“Aden has authorized it. You’ll catch a jet back home.”
“Yes, sir.”
Once in New York, he didn’t waste time killing the boy. Instead, he gave a short nod and blended into the bustling metropolis. His PsyNet trail was already secure; the squad couldn’t hunt him on that level.
He was free.
Chapter 55
THE HUMAN FEMALE Blake had kidnapped was unconscious when Vasic led a team to rescue her. “She’ll live,” the teleporter told Zaira and Aden afterward, the three of them standing near one of the new houses in the valley. “A cut across one breast, psychological torture, but no permanent physical damage, though she would’ve died from lack of water within the next day.”
“He wanted Beatrice to kill her.” Zaira’s voice vibrated with withheld fury.
Aden brushed his fingers over hers as they stood side by side. “He’ll pay for what he did.”
Glancing to his left and down before looking back up, Vasic said, “None of the teleporters in the squad can get to him. Blake was well trained in telepathic cloaking.”
It took Aden a second to realize his friend had looked automatically toward where his gauntlet had been on his left forearm before the amputation. You miss the gauntlet, he said telepathically while he considered how to track down the rogue and murderous Arrow. It wasn’t only that Blake was a threat to innocent people—he could do major damage to the squad’s reputation, which would feed back into the Arrows’ ability to live their lives.
Winter gray eyes met his. I became used to having easy, immediate access to various systems. He took out a small organizer. I’ll adapt. A pause before he said, “I have the details of Blake’s office in the valley and his quarters at Central Command. I’ll check out Command first, since he spent more time there.” He teleported out.
Able to sense Zaira’s frustration, Aden closed his hand around her own. “We’ll find him. He’s well trained, but he’s being hunted by the entire squad.” It was rare for Arrows to hunt their own, but when they did, the pursuit was relentless. “He won’t have time to catch a breath, much less do damage.”
Fingers curling around his own, Zaira gritted her teeth. “I want to be part of the team hunting him. Right now, Persephone is out of my reach but I can do something productive about Blake.”
“The operation is already under Amin’s command, and you have visitors in Venice to keep an eye on.” BlackSea had a dangerous advantage in the watery city.
“I just feel like we’re losing the battle against evil.” She leaned her body against his on those words, and at that instant, Aden realized they had any number of eyes on them. Arrows and children.
Weaving his fingers through her own, he looked down into her face. “You saved two lives today. Evil didn’t win there.” And it won’t win in our fight to be together.
The fire flickered in her gaze. Raising her hand, she laid her fingers against his jaw.
A public claim. A declaration of intent.
• • •
PAX Marshall was arrogant but he wasn’t stupid. His vehicle was an armor-plated tank. Safe in most circumstances.
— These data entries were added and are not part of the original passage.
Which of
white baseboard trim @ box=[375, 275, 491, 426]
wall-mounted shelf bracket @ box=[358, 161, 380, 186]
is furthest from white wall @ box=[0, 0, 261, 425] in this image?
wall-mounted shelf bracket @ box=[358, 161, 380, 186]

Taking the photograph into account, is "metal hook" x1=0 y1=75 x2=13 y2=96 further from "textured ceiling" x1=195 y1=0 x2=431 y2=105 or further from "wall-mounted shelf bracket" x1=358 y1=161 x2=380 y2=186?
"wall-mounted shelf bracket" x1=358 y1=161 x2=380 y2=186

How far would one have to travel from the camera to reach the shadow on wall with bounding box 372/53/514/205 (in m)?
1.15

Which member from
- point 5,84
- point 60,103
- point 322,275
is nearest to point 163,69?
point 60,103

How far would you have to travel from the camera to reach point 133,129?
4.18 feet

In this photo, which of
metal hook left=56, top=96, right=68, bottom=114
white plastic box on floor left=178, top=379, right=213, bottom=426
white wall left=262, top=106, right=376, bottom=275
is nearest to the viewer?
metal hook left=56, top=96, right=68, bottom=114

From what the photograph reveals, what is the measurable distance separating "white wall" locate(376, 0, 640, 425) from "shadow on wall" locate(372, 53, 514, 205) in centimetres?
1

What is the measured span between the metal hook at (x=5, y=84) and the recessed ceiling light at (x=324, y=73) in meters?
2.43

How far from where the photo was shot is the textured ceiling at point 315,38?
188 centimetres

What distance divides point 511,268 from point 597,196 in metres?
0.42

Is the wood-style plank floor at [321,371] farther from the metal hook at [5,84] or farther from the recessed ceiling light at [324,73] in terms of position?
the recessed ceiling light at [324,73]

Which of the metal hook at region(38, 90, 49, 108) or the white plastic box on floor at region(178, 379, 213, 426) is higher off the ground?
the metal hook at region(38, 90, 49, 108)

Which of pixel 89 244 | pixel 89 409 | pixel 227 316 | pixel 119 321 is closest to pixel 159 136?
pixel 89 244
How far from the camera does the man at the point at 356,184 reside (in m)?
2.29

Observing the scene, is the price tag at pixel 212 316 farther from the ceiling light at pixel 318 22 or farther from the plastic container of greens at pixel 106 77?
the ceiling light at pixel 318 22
Except against a man who had the growing ability to control metal and machines.
Waiting until Pax was on a quiet road outside of the Marshall estate in Vermont, Dev pulled over behind him, focused on the other vehicle’s engine . . . and Pax’s car stopped moving.
He could see the Psy male attempting to reboot the onboard computer as Dev got out, walked to his car, and knocked on his window.
Pax looked at him with cool blue eyes, a weapon no doubt in his hand, but he opened the door and got out. “Is this how you usually arrange a meeting?” he asked as he buttoned his dark blue suit jacket, his hands as elegant as his features and the cut of his blond hair.
“A necessity.” Dev kept his hands in the open as Pax had done.
Pax’s upper-class English accent was clipped as he said, “The necessity being?”
Dev told him, watching his face for any indication of guilt or otherwise, but Pax Marshall had the expressionless face down to an art. “I see,” the other man said. “You realize I’m not lacking in intelligence. Why would I send in a black ops team emblazoned with our well-known emblem?”
“Precisely because you’re smart—smart enough to run a double bluff.” Dev had done his research, knew that the reason Pax was CEO of the Marshall Group despite his youth was that he had a way of doing the unexpected, leaving his competitors stunned and off balance.
“Then it appears we are at an impasse.”
“Guess so.” He couldn’t get a read on Pax, but he knew one thing. “If it wasn’t you, I suggest you track down the perpetrators, or the next time, your plane might be the vehicle that stops moving.” Dev couldn’t actually affect objects that distant or large yet, but Pax had no need to know that.
“Do you have the DNA profiles of the ones who left behind blood?”
Dev handed them over.
Two hours after he and Pax parted ways, word came that all the men on that list, plus two others, had been found shot point-blank in the back of the head. Pax sent him a short message not long afterward: They were not ours and they knew nothing beyond the strict parameters of their mission, which was to abduct the children and leave behind a witness. Contractors should really take care when choosing clients. Your children are safe.
Dev took everything the other man said with a grain of salt. The double-bluff possibility still applied; from everything Dev knew, Pax Marshall was ruthless enough to kill his own people to make a point.